CT-derived pectoralis composition and incident pneumonia hospitalization using fully automated deep-learning algorithm: multi-ethnic study of atherosclerosis

Eur Radiol. 2023 Nov 11. doi: 10.1007/s00330-023-10372-1. Online ahead of print.

Abstract

Background: Pneumonia-related hospitalization may be associated with advanced skeletal muscle loss due to aging (i.e., sarcopenia) or chronic illnesses (i.e., cachexia).

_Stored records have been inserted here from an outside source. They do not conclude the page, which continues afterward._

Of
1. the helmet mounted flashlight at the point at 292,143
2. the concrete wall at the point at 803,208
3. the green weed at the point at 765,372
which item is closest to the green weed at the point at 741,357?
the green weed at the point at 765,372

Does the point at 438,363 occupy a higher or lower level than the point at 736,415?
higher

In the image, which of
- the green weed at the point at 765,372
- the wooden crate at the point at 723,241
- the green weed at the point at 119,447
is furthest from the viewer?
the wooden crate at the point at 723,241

Early detection of muscle loss may now be feasible using deep-learning algorithms applied on conventional chest CT.

Objectives: To implement a fully automated deep-learning algorithm for pectoralis muscle measures from conventional chest CT and investigate longitudinal associations between these measures and incident pneumonia hospitalization according to Chronic Obstructive Pulmonary Disease (COPD) status.

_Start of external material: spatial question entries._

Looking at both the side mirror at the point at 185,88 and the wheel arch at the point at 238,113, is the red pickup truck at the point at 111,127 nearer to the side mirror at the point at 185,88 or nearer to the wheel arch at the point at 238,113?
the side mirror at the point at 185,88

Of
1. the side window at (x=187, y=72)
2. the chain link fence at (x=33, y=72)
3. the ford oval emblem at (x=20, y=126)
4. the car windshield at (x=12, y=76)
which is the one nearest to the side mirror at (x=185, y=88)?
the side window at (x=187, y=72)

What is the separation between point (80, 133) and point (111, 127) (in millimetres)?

Materials and methods: This analysis from the Multi-Ethnic Study of Atherosclerosis included participants with available chest CT examinations between 2010 and 2012. We implemented pectoralis muscle composition measures from a fully automated deep-learning algorithm (Mask R-CNN, built on the Faster Region Proposal Network (R-) Convolutional Neural Network (CNN) with an extension for mask identification) for two-dimensional segmentation. Associations between CT-derived measures and incident pneumonia hospitalizations were evaluated using Cox proportional hazards models adjusted for multiple confounders which include but are not limited to age, sex, race, smoking, BMI, physical activity, and forced-expiratory-volume-at-1 s-to-functional-vital-capacity ratio. Stratification analyses were conducted based on baseline COPD status.

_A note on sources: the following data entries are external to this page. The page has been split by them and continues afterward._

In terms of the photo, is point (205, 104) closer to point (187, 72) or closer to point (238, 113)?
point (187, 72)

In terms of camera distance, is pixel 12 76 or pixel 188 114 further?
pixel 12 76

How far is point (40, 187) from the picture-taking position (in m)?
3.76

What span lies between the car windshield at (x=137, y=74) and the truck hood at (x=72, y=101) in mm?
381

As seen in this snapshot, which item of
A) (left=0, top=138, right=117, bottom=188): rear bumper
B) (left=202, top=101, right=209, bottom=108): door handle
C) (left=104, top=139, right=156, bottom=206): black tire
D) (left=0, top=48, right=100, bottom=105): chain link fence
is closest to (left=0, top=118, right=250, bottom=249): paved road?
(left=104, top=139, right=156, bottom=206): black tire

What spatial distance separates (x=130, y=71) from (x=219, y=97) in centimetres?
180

Results: This study included 2595 participants (51% female; median age: 68 (IQR: 61, 76)) CT examinations for whom we implemented deep learning-derived measures for longitudinal analyses. Eighty-six incident pneumonia hospitalizations occurred during a median 6.67-year follow-up. Overall, pectoralis muscle composition measures did not predict incident pneumonia. However, in fully-adjusted models, only among participants with COPD (N = 507), CT measures like extramyocellular fat index (hazard ratio: 1.98, 95% CI: 1.22, 3.21, p value: 0.02), were independently associated with incident pneumonia.

Conclusion: Reliable deep learning-derived pectoralis muscle measures could predict incident pneumonia hospitalization only among participants with known COPD.

Clinical relevance statement: Pectoralis muscle measures obtainable at zero additional cost or radiation exposure from any chest CT may have independent predictive value for clinical outcomes in chronic obstructive pulmonary disease patients.

Key points: •Identification of independent and modifiable risk factors of pneumonia can have important clinical impact on patients with chronic obstructive pulmonary disease. •Opportunistic CT measures of adipose tissue within pectoralis muscles using deep-learning algorithms can be quickly obtainable at zero additional cost or radiation exposure. •Deep learning-derived pectoralis muscle measurements of intermuscular fat and its subcomponents are independently associated with subsequent incident pneumonia hospitalization.

Keywords: Chronic obstructive pulmonary disease; Computed tomography; Pectoralis muscle; Pneumonia.